Fears of Monopoly in a Relatively Free Market
There are few things that scare Americans more than the idea of a business monopoly. If a business is too large and competitors are too few, the successful business can raise prices as high as it wants to exploit the consumer. The rich monopolist gets richer, and the American workers become poorer. The economist Ludwig von Mises argues that the fear of monopoly in a free market is exaggerated for the following reasons. First, if a company were to raise prices because they are the only provider of a good or service in a given region, “that would stimulate the formation of rival firms whose competition would break the monopoly and restore prices and profits to the general rate (p. 64). Second, there are very few commodities on planet Earth that cannot be substituted with some other commodity. If a company has a monopoly on the production of steel, people can use alternatives such as aluminum. This requires a monopolist to keep prices down so as not to encourage the use of substitute commodities. Third, even if a monopoly is formed, it cannot raise prices ad infinitum because at some point the price would be so high that demand would drop to where they would make less profit than if they had charged lower prices (p. 66). Due to these constraints on big business in a market economy, many economists argue that if a monopoly does form, it is not the result of a free market, but it is the result of government intervention that protects certain companies or industries from competition.
Reference
Ludwig von Mises, (1962). Liberalism: The Classical Tradition, Liberty Fund Inc. p. 64-66.
If Tariffs Are Bad, Then Why Does China Have Them?
If tariffs are harmful, why do other countries have them?

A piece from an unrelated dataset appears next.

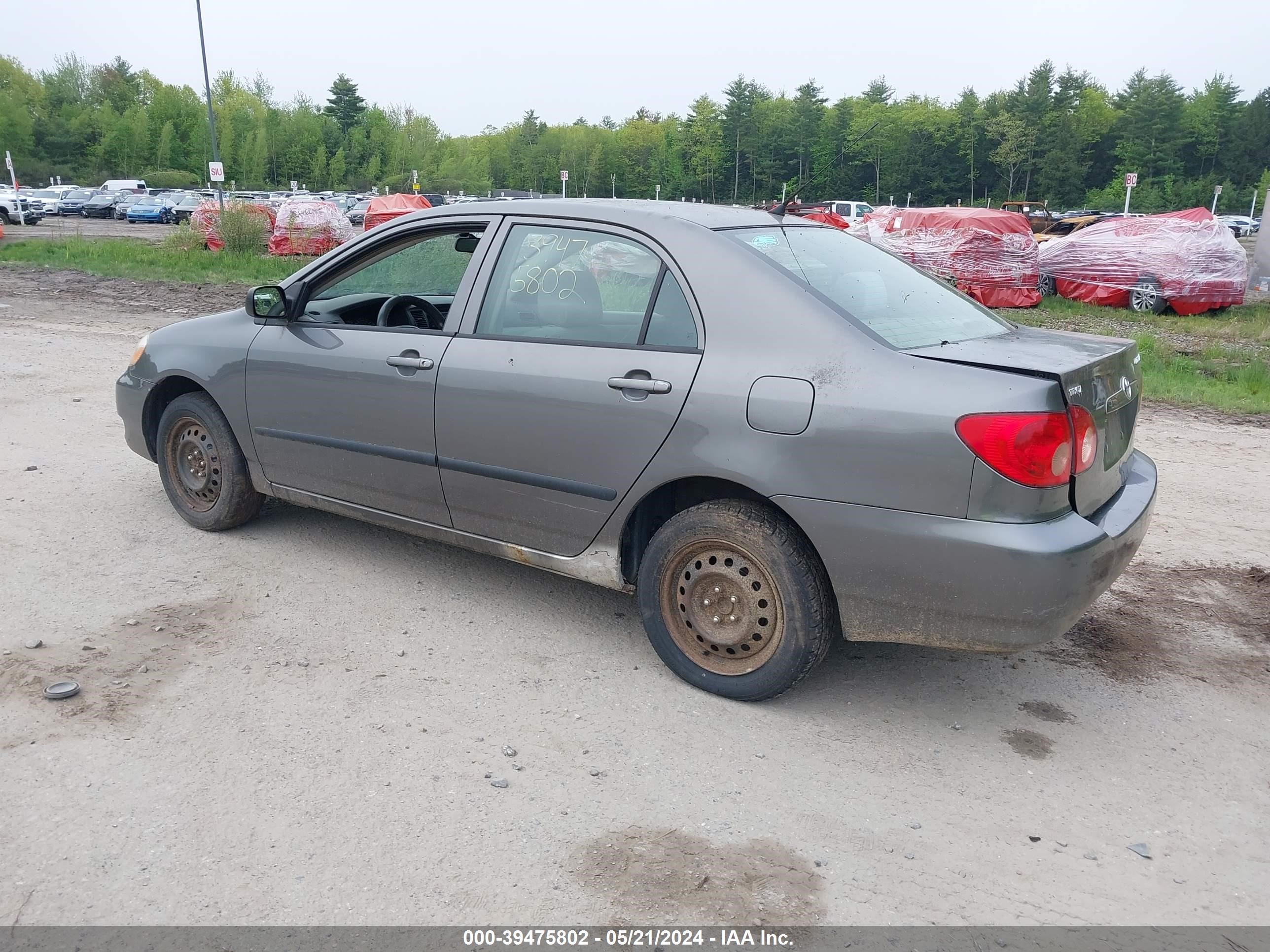 Photo 2 VIN: 2T1BR32E75C550978 - TOYOTA COROLLA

Dr. Victor Davis Hanson posted a video in which he asked the viewer “If tariffs are so destructive to a nation’s economy, then why are countries with high tariffs like China booming economically?” My question to Dr. Hanson is “if trade barriers are so beneficial, why did countries like China and India experience rapid economic growth after they significantly reduced their trade barriers?” The economist Douglas Irwin writes that during the reign of Chairman Mao Zedong, China was almost completely closed off from international trade until 1979. They had a centrally-planned economy and they reduced their reliance on imports by producing most everything themselves. While this policy built up their manufacturing capacity, the Chinese people remained in poverty, having a per capita income on the level of Burma and Mozambique in the 1980s. When Deng Xiaoping rose to power in China, the country slowly began to decentralize its economy, increase trade, and allow foreign investment. China’s rapid growth is correlated with a decrease in their trade barriers. Irwin states that “In 1992, the weighted average tariff on manufactured goods [in China] was over 45 percent. Since China joined the WTO in 2001, the country’s average tariff has fallen to less than 7%” (p. 217). China has achieved its most significant per capita GDP growth since the 2000s. Of course, not all of China’s success is due to more open trade, but it was “a vital component of its broader reforms and [has] played a critical role in its economic success” (p. 218).
Reference
Douglas A. Irwin, (2020). Free Trade Under Fire (5th edition). Princeton University Press. pg. 217-218.